You can confirm Newcomb’s observation by an experiment with a phone book: Tally the first digits of street-address numbers, and observe that Newcomb, Raimi, et al. were right. You can stop after one or two pages…

By the way, Benford’s law is not just a curiosity, but is now used in detecting fraudulent random-guess data in income tax returns and other financial reports (http://www.rexswain.com/benford.html, and also [5]).

A related effect is called Zipf’s law (http://en.wikipedia.org/wiki/Zipf's_law), which has the same form in a variety of venues: The most frequent word in a natural language occurs about twice as often as the second-most-frequent word, about three times as often as the third-most-frequent word, etc. The same kind of relationship applies to the populations of cities in a country versus their population ranking.

Can such roots be found in the peculiar distribution of last color names? The last-color-name distribution is similar to Zipf’s law, but the decrease is too steep. Have we forgotten some common last-color-names that would fill in the gaps? Perhaps a cross-cultural study (e.g., performed by previous authors of this column) might fill in some of the gaps or give a key insight. We hope any such insights might find happier uses than detecting tax evasion.

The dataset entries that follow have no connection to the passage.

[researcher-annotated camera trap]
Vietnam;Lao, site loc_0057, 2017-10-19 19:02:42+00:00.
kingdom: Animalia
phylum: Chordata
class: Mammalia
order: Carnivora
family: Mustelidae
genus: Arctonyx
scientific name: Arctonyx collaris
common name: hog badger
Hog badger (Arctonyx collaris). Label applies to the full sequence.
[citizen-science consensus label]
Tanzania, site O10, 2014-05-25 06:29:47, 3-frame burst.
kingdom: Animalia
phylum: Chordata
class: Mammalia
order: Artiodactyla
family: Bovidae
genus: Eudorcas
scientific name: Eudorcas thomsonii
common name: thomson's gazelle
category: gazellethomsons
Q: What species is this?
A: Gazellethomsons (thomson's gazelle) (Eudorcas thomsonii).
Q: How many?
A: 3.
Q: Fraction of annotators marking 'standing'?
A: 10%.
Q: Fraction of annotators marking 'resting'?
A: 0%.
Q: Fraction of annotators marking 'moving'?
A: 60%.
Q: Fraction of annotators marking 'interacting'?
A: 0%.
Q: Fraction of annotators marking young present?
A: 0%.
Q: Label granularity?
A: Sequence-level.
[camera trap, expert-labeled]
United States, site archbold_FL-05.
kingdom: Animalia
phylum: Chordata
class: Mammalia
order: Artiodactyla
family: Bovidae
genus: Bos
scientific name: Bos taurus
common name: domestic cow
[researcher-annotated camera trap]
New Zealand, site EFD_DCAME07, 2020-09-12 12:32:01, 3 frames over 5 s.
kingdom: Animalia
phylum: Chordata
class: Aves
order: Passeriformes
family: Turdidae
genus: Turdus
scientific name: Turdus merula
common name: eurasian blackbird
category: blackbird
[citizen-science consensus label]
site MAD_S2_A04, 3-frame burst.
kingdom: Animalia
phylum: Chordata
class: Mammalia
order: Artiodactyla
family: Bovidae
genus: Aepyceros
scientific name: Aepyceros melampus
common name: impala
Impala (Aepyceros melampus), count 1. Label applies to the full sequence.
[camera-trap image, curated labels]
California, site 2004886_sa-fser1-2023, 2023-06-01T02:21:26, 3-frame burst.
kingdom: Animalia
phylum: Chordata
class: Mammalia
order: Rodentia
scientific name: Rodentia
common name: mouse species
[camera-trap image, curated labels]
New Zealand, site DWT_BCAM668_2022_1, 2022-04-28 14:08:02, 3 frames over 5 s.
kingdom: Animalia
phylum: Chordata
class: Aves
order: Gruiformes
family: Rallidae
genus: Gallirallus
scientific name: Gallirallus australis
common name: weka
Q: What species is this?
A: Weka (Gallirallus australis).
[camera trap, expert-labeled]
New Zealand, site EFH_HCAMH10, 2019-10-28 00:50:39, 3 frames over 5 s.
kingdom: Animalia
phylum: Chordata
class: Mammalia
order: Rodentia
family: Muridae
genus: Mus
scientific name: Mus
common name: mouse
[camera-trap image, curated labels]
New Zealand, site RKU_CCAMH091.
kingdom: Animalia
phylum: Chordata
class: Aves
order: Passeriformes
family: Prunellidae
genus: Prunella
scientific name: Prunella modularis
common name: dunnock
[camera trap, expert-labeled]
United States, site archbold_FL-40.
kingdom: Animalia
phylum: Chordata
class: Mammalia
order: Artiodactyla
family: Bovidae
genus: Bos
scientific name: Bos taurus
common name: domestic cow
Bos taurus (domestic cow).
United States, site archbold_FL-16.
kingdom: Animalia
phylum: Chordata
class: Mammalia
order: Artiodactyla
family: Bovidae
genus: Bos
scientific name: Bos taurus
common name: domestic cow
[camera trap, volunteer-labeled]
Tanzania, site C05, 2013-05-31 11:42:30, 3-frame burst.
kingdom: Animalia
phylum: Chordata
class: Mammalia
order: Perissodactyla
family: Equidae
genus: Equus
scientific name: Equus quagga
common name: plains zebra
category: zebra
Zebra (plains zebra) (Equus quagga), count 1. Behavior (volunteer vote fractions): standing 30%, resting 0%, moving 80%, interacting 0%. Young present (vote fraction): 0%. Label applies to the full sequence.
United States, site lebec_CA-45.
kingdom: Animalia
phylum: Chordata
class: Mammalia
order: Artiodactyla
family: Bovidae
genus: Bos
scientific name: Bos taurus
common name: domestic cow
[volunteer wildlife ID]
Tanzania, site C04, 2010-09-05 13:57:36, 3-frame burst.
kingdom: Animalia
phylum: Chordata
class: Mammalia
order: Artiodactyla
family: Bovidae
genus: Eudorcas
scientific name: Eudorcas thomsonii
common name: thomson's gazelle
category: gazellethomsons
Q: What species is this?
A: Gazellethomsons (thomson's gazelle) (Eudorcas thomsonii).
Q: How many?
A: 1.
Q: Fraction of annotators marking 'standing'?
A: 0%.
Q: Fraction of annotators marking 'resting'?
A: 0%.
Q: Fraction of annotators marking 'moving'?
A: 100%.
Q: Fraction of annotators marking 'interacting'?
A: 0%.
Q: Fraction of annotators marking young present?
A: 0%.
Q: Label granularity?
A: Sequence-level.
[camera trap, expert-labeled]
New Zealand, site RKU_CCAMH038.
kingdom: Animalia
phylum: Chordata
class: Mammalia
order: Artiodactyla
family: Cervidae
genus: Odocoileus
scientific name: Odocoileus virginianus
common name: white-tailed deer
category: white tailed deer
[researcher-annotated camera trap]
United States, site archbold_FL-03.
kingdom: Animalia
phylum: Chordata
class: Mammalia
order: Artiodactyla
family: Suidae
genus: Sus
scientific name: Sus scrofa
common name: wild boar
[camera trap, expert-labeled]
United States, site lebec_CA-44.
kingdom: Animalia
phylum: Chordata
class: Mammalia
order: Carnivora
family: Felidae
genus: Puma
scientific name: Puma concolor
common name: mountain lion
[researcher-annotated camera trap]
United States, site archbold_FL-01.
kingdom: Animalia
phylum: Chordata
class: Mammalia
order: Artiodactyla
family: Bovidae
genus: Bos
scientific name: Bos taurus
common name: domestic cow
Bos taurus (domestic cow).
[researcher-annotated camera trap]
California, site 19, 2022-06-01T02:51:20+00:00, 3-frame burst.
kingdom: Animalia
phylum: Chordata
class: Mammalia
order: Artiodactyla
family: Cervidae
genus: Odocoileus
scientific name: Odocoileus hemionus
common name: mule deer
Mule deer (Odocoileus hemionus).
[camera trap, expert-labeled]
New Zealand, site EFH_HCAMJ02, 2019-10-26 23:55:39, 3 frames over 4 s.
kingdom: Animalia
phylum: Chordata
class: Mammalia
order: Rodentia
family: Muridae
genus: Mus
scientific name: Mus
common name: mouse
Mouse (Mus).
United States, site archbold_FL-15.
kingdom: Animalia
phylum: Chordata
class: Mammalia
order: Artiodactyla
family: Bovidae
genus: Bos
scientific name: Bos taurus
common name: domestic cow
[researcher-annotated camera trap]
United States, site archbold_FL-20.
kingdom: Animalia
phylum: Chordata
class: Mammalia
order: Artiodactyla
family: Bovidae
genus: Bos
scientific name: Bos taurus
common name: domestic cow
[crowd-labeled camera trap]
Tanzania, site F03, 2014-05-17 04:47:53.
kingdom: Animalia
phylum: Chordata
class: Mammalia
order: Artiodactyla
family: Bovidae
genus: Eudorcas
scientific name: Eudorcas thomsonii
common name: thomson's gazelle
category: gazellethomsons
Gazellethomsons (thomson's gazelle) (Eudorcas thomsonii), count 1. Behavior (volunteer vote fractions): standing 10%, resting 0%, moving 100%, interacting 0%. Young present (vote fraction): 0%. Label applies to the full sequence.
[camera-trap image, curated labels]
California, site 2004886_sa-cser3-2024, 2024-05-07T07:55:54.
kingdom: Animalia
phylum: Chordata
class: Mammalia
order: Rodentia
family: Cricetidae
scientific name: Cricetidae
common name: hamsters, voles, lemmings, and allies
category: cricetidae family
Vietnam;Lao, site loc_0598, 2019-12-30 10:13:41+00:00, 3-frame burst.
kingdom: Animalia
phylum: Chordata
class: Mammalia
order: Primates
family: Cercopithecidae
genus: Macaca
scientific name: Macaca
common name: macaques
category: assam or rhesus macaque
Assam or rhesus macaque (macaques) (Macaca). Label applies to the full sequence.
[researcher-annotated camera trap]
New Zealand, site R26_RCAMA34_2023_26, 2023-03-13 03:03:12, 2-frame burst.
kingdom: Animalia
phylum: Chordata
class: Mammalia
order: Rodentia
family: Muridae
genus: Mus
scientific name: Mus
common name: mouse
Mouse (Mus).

1. S. Newcomb, Note on the frequency of use of the different digits in natural numbers, Amer. J. Math., 4, 39-40 (1881).
2. R. A. Raimi, The peculiar distribution of first significant digits, Sci. Amer. 221, 109-120 (December, 1969).
3. B. Mandelbrot, Fractals: Form, Chance, and Dimension, W. H. Freeman, 1977.
4. http://mathworld.wolfram.com/BenfordsLaw.html
5. T. P. Hill. "The First-Digit Phenomenon", American Scientist< 86, p. 358 (July-August 1998).